* _WRITTEN PROBLEM_
Do statements 1., 2. and 3. agree with the golden syrup thread below? Answer yes or no for each and quote the words from the thread that decide it. 1. The beer recipe calls for 450g of Lyle's. 2. Bribie G's local ALDI can say when its English-themed specials will return. 3. bconnery has compared Tate & Lyle's with the CSR syrup.

# Lyle's Golden Syrup



## stindall (10/9/08)

Hi All,

Just wondering if anyone know's where you can buy Lyle's Golden Syrup in Sydney or if not then what else could you use to a similar effect. 

I'm trying to make a Belgian dark strong ale and the recipe calls for 450g of Lyle's.

Thanks,
TFM


----------



## stillscottish (10/9/08)

The Fat Monk said:


> Hi All,
> 
> Just wondering if anyone know's where you can buy Lyle's Golden Syrup in Sydney or if not then what else could you use to a similar effect.
> 
> ...



CSR Golden Syrup.

It's pretty much the same thing IMHO, available in supermarkets everywhere.

Cheers

Campbell


----------



## nifty (10/9/08)

These guys have it - link

I got some from another online shop, but I can't find the link.

nifty


----------



## Bribie G (10/9/08)

I've always bought mine from Woolies, I tipped a can into an english bitter extract brew and it's come out nicely. I'm on my way to Woolies right now, will let you know in about an hour. PS ALDI sometimes has it on special when they have an "English Festival" specials theme along with the HP sauce, the English Style baked beans etc but my local ALDI can't tell me when it's coming up again.


----------



## nifty (10/9/08)

nifty said:


> These guys have it - link
> 
> I got some from another online shop, but I can't find the link.
> 
> nifty



oops, fixed the link - link


----------



## bconnery (10/9/08)

You can get Lyle's in Woolies/Coles, can't remember which one, if not both, but that's where I got mine. 

There was a discussion floating about on here somewhere that the CSR one had a much stronger/different flavour and wasn't the best replacement, but that comes down to someone's opinion of course. 

I've only ever used Tate & Lyle's so I don't have a comparison.


----------



## ausdb (10/9/08)

* _MATERIAL_

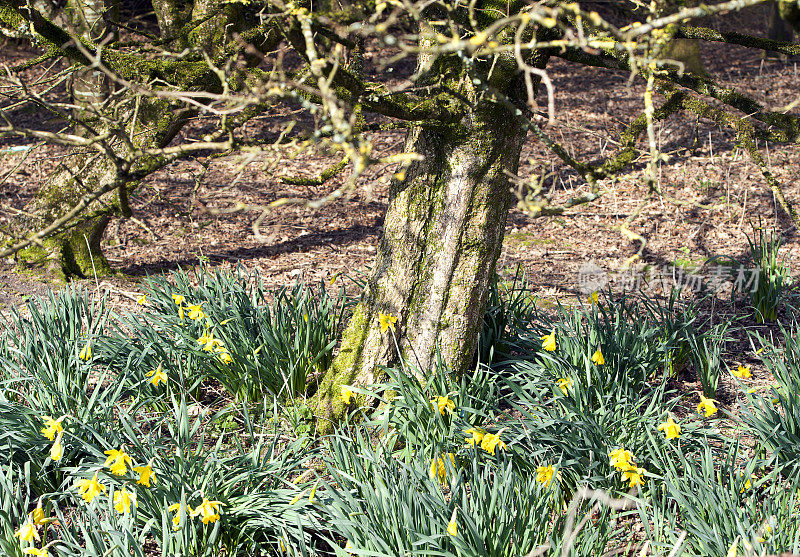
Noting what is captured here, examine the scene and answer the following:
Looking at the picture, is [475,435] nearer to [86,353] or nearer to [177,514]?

* _RESPONSE FOR THIS EXERCISE_
1. Yes: "the recipe calls for 450g of Lyle's."
2. No: "my local ALDI can't tell me when it's coming up again."
3. No: "I've only ever used Tate & Lyle's so I don't have a comparison."